Between 1978 (when catch and effort logbooks were introduced) and 1983, the annual catch averaged around 130 tonne but decreased to an average of 66 tonnes per year over the subsequent 16 years (1984 to 2000).  Since the introduction of quota management in 2001, catches have ranged between 40 and 65 tonnes (Figure 2).

The effort in the zone generally reflected changes in catch between 1978 and 1987.  During the period between 1988 and 2001 however, effort increased substantially and was significantly disproportionate to the level of catch.  The introduction of quota in 2001 brought the effort and catch levels back into alignment (Figure 2).

Standardised catch per unit effort (CPUE) decreased from 0.65kg/pot lift in 1978/79 to 0.28kg/pot lift in 1995/96, the lowest level in the history of the fishery.  Following annual increases from 1996/97 to 2003/04, CPUE remained relatively stable to 2008.  From 2008/09, CPUE increased to 0.63kg/pot lift, the highest level since 1983/84. Since that time, the CPUE has been in decline and in 2015/16 was at 0.48kg/pot lift (Figure 3).

Figure 2: Total catch (tonnes) and effort (x1000 pot lifts) in the Eastern Zone 

Figure 2: Total catch (blue bars; tonnes) and nominal effort (red line; x1000 potlifts) in the Eastern Zone from 1978/79–2015/16.


Figure 3: Standardised versus nominal CPUE (kg/potlift) in the Eastern Zone from 1978/79–2015/16. The standardised CPUE for the partially completed 2016/17 year has been calculated from catch and effort data through to February 2017.

Western Zone

At the time of logbook introduction in 1978, the Western Zone catch was 486 tonnes.  It remained between 400 and 500 tonnes until the mid-1980's, when catch fell to just over 300 tonnes annually.  Catches improved throughout the late 1990's, but decreased from 525 tonnes in 2000 to 230 tonnes in 2009/10 with the implementation of a binding total allowable commercial catch.  Since 2009/10, annual quotas have been set at between 230 and 260 tonnes and have been fully caught each year (Figure 4).

After consistent decline in the standardised CPUE between 2003/04 and 2009/10, when it reached the lowest level in the history of the zone at 0.34kg/pot lift, the trend reversed and by 2015/16 had improved to 0.51kg/pot lift (Figure 5).

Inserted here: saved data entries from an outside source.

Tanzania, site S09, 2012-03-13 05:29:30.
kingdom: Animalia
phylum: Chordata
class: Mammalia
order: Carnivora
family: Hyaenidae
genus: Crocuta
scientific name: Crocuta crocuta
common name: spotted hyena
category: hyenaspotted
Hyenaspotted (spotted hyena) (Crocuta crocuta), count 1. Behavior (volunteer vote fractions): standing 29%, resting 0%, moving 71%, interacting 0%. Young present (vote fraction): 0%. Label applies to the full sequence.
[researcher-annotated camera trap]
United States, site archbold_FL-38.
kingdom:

Figure 4: Total catch (tonnes) and nominal effort (x1000 potlifts) in the WZRLF

Figure 4: Total catch (blue bars; tonnes) and nominal effort (red line; x1000 potlifts) in the Western Zone from 1978/79–2015/16.

Figure 5: Nominal (unstandardised) and standardised catch per unit effort (kg/pot lift) in the western zone

Figure 5: Standardised versus nominal CPUE (kg/potlift) in the Western Zone from 1978/79–2015/16. The standardised CPUE for the partially completed 2016/17 year has been calculated from catch and effort data through to February 2017

Puerulus settlement

After spending 9 to 12 months as planktonic larvae in the water column, lobsters metamorphose into a post-larval stage called puerulus and settle in inshore reef habitat.  The numbers of puerulus setting into an area is a good indicator of the health of the future population as there is a strong correlation with catches of lobsters four to five years later.

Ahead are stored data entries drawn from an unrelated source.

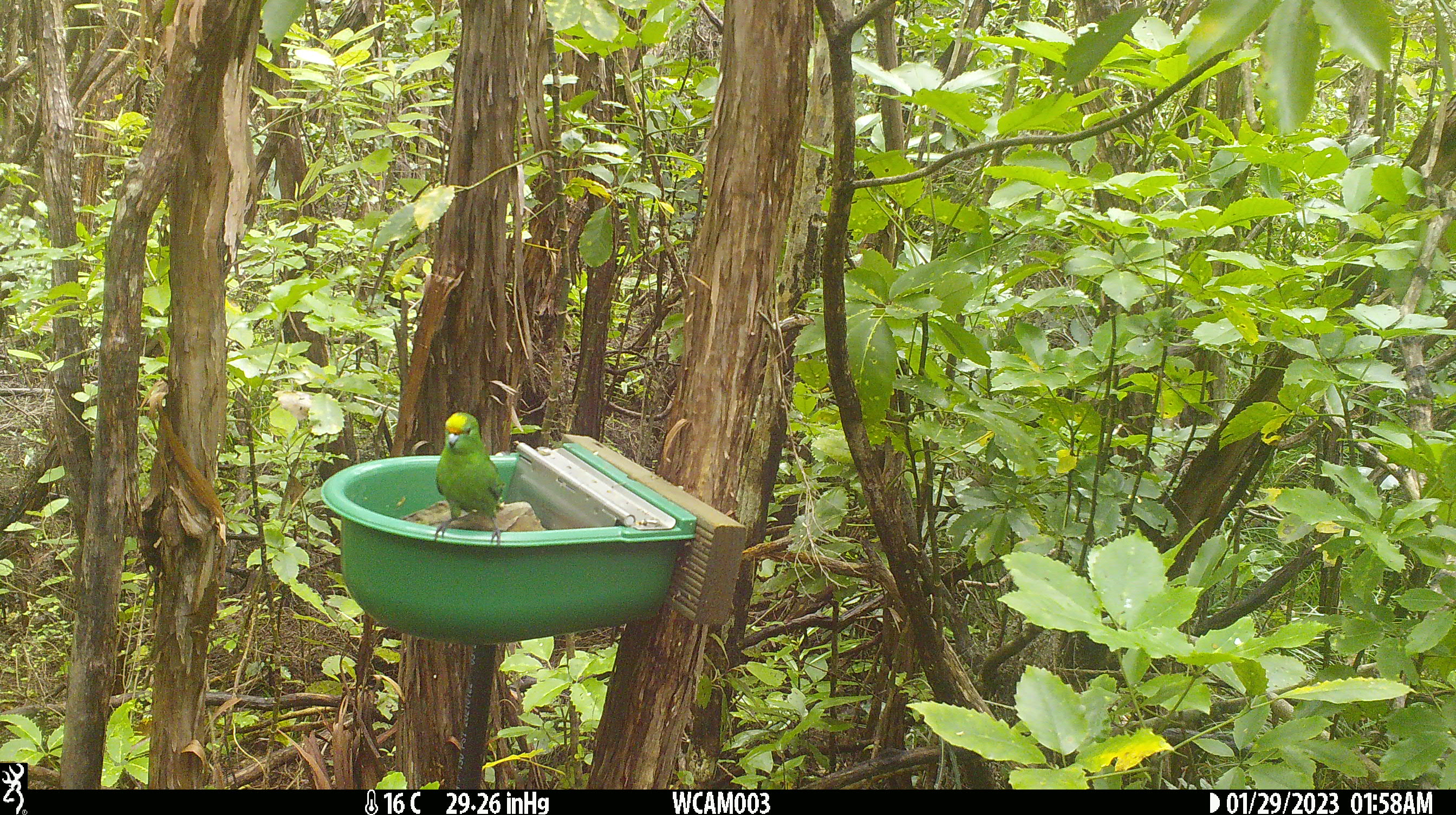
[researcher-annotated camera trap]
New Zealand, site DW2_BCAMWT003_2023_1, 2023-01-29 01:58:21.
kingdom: Animalia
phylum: Chordata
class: Aves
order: Psittaciformes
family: Psittaculidae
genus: Cyanoramphus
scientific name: Cyanoramphus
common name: parakeet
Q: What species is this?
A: Parakeet (Cyanoramphus).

Trends in puerulus counts have been shown to be highly consistent between the Western Zone of Victoria and the neighbouring South Australian Rock Lobster Fishery (Figure 6).  Higher levels of settlement were recorded in 2002, 2005 and 2006 in all regions and are reflected in higher catch rates in subsequent years.

Figure 6: Puerulus settlement index in the Southern (SZ) and Northern Zone (NZ) of South Australia and the WZRLF from 1998-2010. 

Figure 6: Puerulus settlement index in the Southern (SZ) and Northern Zone (NZ) of South Australia and the WZRLF from 1998-2010.